Dua puisi
Sabtu lalu saya menghadiri workshop puisi FLP Jepang di Komaba. Saya tak pernah mencoba menulis puisi dan jarang sekali membaca puisi. Ada anggapan tak teruji bahwa puisi sulit dinikmati dan sulit untuk ditulis. Saya bukan pengapresiasi puisi yang baik.
Ketika ada sesi untuk berlatih kemarin, saya tidak mengambil kesempatan untuk mencoba menulis puisi, selain karena saya disibukkan dengan tangis Rasyad, juga karena ide yang tak kunjung ditangkap.
Saya merasa punya utang pada diri sendiri untuk mencipta puisi setelah repot-repot ikutan workshop itu.
Lewat tengah malam keesokan harinya, setelah Rasyad kembali tertidur sehabis diganti popoknya, saya tiba-tiba mendapat ide untuk menulis sebuah puisi, dan langsung saya catat saat itu juga. Inilah hasilnya, puisi saya yang pertama setelah bertahun-tahun:
Menyambut musim semi
Musim yang menggigilkan ini tampaknya akan segera berganti
Ketika kubuka jendela pagi, udara yang kuhirup dalam-dalam
membawakan harum bunga-bunga dan tanah basah
Tunas tulip telah lama merekah,
daun-daun tebalnya sepuluh sentimeter di atas tanah
Isi lemari harus dikemasi lagi,
baju-baju tebal itu sudah boleh menepi
selimut-selimut berat dilipat dan disimpan
di sudut yang jauh
hingga musim ini datang kembali.
Sebentar lagi pohon kaki di halaman tetangga akan lebat berdaun,
hijau muda daun-daun barunya akan menyegarkan mata
Bersiaplah dengan kamera
karena musim yang akan tiba ini cantik tiada tara.
***
Bayiku
Memandang wajahmu, aku berangan-angan tentang suatu hari
ketika kau telah dewasa, sibuk mencari tempatmu di dunia,
menjelma seorang pemuda yang selalu memanggilku bunda.
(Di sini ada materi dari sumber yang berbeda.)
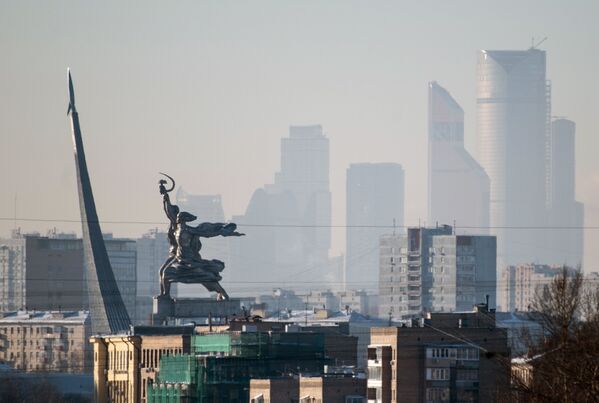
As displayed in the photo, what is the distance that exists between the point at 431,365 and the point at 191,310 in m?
36.3

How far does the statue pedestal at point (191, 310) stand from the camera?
140 meters

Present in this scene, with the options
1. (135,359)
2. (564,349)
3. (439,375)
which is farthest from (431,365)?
(564,349)

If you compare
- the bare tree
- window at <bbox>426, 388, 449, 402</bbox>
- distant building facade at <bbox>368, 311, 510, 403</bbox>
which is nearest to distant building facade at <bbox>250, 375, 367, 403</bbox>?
distant building facade at <bbox>368, 311, 510, 403</bbox>

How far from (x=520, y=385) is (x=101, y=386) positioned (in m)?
69.4

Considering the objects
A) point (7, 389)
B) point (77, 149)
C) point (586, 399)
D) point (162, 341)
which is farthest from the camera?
point (77, 149)

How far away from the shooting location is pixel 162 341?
12862 centimetres

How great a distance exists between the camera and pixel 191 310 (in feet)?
463

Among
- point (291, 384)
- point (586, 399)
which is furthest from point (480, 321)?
point (586, 399)

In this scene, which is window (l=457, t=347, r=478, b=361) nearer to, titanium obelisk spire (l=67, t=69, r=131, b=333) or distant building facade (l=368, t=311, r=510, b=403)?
distant building facade (l=368, t=311, r=510, b=403)

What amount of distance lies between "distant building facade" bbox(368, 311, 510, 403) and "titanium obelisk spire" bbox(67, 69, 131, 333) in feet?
203

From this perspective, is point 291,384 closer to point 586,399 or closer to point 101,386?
point 101,386

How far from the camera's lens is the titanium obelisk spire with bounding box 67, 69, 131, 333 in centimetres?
17912

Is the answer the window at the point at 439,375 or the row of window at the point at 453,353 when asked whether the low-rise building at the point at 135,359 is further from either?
the window at the point at 439,375

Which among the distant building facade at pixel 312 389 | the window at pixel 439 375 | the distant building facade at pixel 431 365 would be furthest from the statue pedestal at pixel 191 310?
the window at pixel 439 375
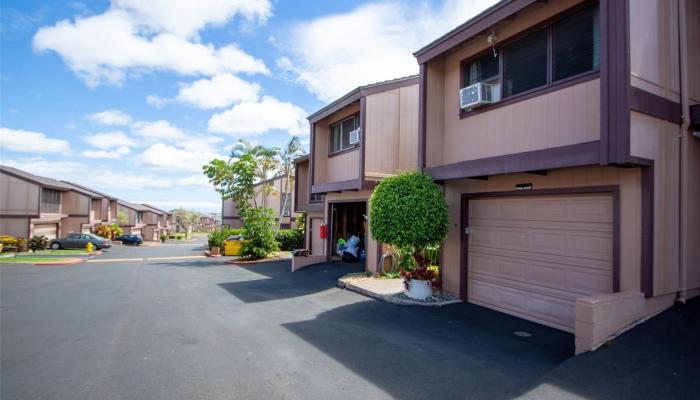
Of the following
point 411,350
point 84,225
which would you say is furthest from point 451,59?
point 84,225

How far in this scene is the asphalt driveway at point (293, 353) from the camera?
15.1 ft

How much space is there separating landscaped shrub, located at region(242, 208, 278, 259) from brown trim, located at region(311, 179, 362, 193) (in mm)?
5930

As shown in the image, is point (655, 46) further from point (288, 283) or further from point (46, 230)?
point (46, 230)

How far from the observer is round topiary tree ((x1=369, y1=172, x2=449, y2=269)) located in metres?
8.73

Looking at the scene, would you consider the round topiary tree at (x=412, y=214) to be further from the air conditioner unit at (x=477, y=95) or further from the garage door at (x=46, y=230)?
the garage door at (x=46, y=230)

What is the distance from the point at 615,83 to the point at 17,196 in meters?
43.0

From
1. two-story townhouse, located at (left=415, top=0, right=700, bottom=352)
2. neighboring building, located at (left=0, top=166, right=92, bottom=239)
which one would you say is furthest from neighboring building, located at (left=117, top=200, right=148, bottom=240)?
two-story townhouse, located at (left=415, top=0, right=700, bottom=352)

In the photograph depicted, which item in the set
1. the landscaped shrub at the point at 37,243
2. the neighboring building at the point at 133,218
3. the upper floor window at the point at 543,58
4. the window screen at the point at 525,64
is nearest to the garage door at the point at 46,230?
the landscaped shrub at the point at 37,243

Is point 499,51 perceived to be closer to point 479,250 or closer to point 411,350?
point 479,250

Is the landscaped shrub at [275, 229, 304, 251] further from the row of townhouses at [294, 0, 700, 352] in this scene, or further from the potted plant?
the row of townhouses at [294, 0, 700, 352]

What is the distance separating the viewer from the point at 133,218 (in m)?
61.6

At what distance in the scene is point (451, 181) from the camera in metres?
9.50

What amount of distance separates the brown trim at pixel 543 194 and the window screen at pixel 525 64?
2.12 meters

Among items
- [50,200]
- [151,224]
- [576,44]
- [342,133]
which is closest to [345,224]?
[342,133]
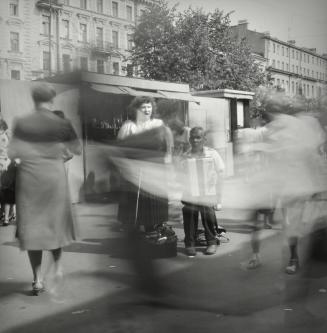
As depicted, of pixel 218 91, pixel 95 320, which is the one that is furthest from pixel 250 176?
pixel 95 320

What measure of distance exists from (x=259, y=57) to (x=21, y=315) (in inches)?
84.4

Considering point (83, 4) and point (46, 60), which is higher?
point (83, 4)

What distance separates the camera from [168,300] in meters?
2.14

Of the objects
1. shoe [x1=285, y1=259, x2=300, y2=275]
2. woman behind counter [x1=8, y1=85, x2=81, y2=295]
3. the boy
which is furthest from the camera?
shoe [x1=285, y1=259, x2=300, y2=275]

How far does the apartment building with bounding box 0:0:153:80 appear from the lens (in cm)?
78

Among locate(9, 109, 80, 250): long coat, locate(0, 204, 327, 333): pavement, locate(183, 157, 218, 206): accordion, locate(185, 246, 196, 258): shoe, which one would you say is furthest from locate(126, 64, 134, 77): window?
locate(185, 246, 196, 258): shoe

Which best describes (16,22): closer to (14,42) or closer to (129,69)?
(14,42)

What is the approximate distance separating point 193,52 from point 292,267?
2.69m

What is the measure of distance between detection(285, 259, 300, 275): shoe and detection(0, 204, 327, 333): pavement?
53 mm

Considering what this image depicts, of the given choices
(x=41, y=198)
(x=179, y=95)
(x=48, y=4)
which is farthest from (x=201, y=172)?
(x=41, y=198)

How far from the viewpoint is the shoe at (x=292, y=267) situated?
11.4ft

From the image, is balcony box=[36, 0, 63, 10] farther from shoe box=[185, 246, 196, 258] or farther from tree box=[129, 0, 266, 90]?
shoe box=[185, 246, 196, 258]

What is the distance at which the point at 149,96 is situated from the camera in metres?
1.08

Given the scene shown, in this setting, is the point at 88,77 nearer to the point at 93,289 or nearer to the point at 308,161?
the point at 308,161
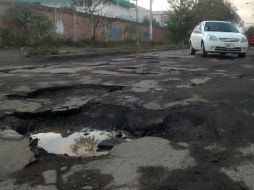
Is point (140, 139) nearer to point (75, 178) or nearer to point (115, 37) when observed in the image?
point (75, 178)

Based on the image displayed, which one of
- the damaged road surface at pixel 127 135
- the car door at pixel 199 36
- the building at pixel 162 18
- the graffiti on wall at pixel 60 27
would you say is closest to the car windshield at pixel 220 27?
the car door at pixel 199 36

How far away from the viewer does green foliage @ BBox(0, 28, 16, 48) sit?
22455mm

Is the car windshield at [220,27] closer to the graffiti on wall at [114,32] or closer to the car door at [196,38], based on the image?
the car door at [196,38]

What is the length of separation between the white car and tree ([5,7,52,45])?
361 inches

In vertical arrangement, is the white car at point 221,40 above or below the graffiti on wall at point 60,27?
below

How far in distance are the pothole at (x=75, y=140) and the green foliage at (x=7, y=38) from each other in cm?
1730

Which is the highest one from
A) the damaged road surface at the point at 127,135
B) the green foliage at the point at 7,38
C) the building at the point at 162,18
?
the building at the point at 162,18

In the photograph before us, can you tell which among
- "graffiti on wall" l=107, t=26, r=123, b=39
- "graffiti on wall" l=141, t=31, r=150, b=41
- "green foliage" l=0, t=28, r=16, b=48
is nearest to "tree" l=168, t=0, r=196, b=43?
"graffiti on wall" l=141, t=31, r=150, b=41

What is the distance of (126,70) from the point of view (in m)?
12.3

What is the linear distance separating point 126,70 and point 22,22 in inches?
517

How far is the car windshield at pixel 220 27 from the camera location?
18.2 meters

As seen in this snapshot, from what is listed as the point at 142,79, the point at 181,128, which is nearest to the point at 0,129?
the point at 181,128

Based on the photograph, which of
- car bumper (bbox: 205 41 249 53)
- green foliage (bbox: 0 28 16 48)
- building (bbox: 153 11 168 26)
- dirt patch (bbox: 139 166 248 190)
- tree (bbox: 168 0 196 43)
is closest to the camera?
dirt patch (bbox: 139 166 248 190)

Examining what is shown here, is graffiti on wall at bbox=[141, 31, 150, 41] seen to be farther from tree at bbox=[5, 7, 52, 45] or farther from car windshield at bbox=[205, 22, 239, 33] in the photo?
car windshield at bbox=[205, 22, 239, 33]
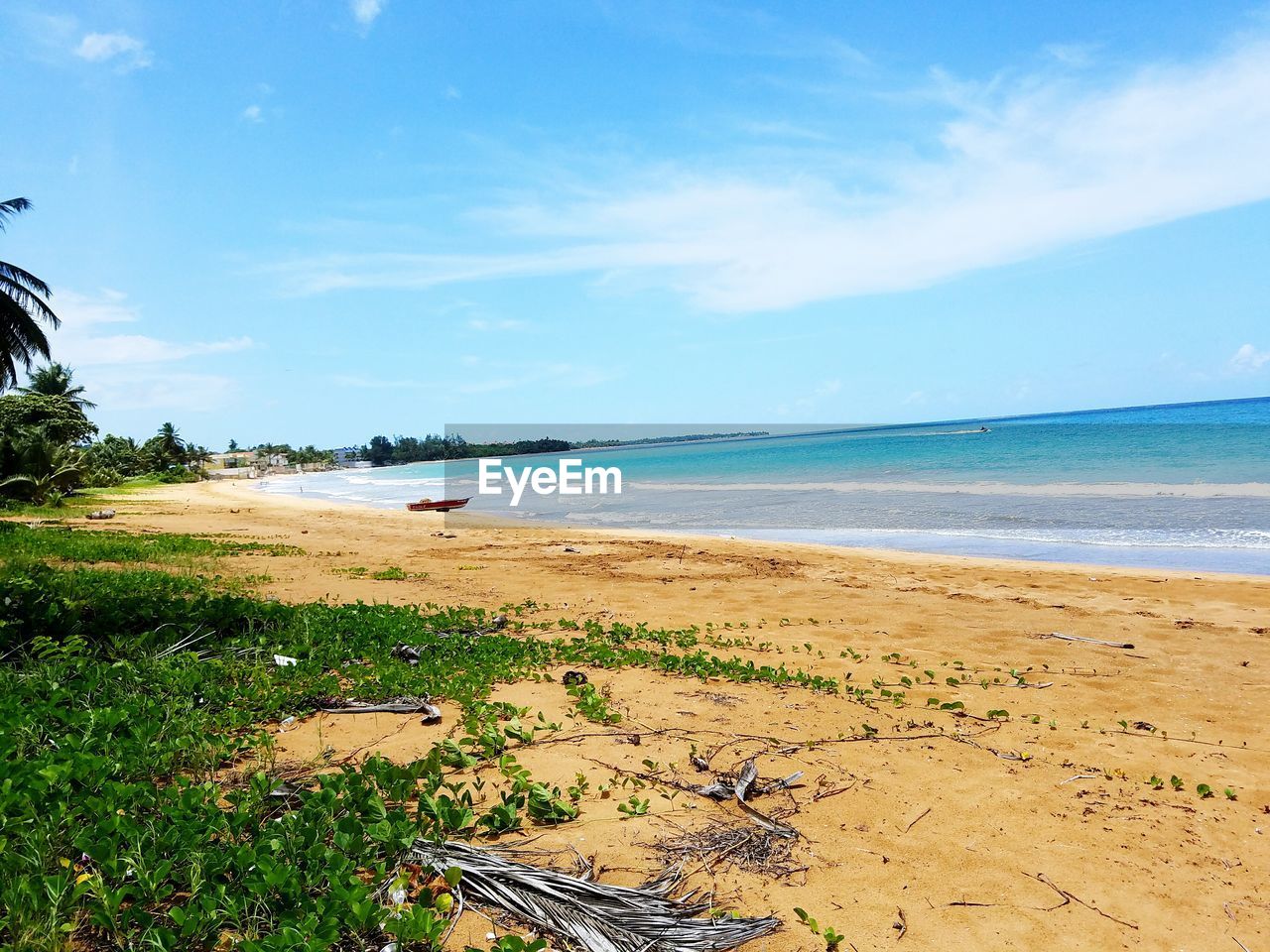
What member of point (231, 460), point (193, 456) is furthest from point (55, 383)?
point (231, 460)

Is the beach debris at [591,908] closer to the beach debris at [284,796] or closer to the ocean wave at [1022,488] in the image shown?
the beach debris at [284,796]

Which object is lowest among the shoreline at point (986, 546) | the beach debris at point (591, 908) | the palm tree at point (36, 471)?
the shoreline at point (986, 546)

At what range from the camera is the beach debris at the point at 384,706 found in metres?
4.98

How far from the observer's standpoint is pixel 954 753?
483cm

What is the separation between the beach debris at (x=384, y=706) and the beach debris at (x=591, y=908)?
6.28 feet


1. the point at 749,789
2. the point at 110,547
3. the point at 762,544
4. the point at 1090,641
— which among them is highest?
the point at 110,547

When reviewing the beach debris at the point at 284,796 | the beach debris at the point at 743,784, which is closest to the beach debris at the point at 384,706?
the beach debris at the point at 284,796

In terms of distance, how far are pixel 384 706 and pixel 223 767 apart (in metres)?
1.17

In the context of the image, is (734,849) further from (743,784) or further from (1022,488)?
(1022,488)

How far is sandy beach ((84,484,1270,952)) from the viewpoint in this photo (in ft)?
10.4

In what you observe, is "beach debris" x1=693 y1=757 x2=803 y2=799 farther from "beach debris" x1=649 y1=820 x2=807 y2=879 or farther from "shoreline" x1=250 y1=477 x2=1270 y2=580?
"shoreline" x1=250 y1=477 x2=1270 y2=580

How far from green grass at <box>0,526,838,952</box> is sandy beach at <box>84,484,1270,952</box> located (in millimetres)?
338

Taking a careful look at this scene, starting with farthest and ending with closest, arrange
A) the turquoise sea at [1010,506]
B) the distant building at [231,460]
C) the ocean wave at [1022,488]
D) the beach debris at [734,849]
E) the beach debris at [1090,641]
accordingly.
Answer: the distant building at [231,460] → the ocean wave at [1022,488] → the turquoise sea at [1010,506] → the beach debris at [1090,641] → the beach debris at [734,849]

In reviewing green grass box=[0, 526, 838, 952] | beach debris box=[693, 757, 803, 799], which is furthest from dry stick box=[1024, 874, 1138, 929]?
green grass box=[0, 526, 838, 952]
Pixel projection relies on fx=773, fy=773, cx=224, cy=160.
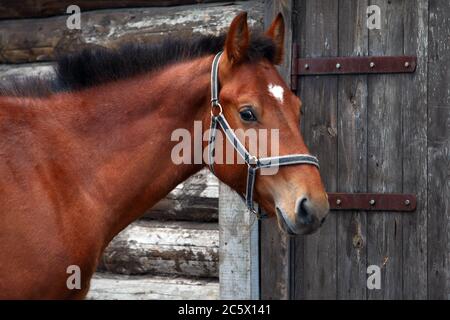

Di manakah engkau saat itu,
dekatkah sehingga untuk bicara setiap hari
kita hanya perlu mengetik daun pintu,
jauhkah sehingga untuk mendengar suaramu
aku perlu menekan beberapa tombol angka
Memandang wajah teduhmu, aku yakin
Tuhan tidak akan pernah bosan mengirim lagi seorang manusia baru
untuk pelipur bagi dunia yang kian penuh nestapa
Mengingat kerinduanku nanti,
aku ingin membenamkan wajahku dalam-dalam di lekuk lehermu kini.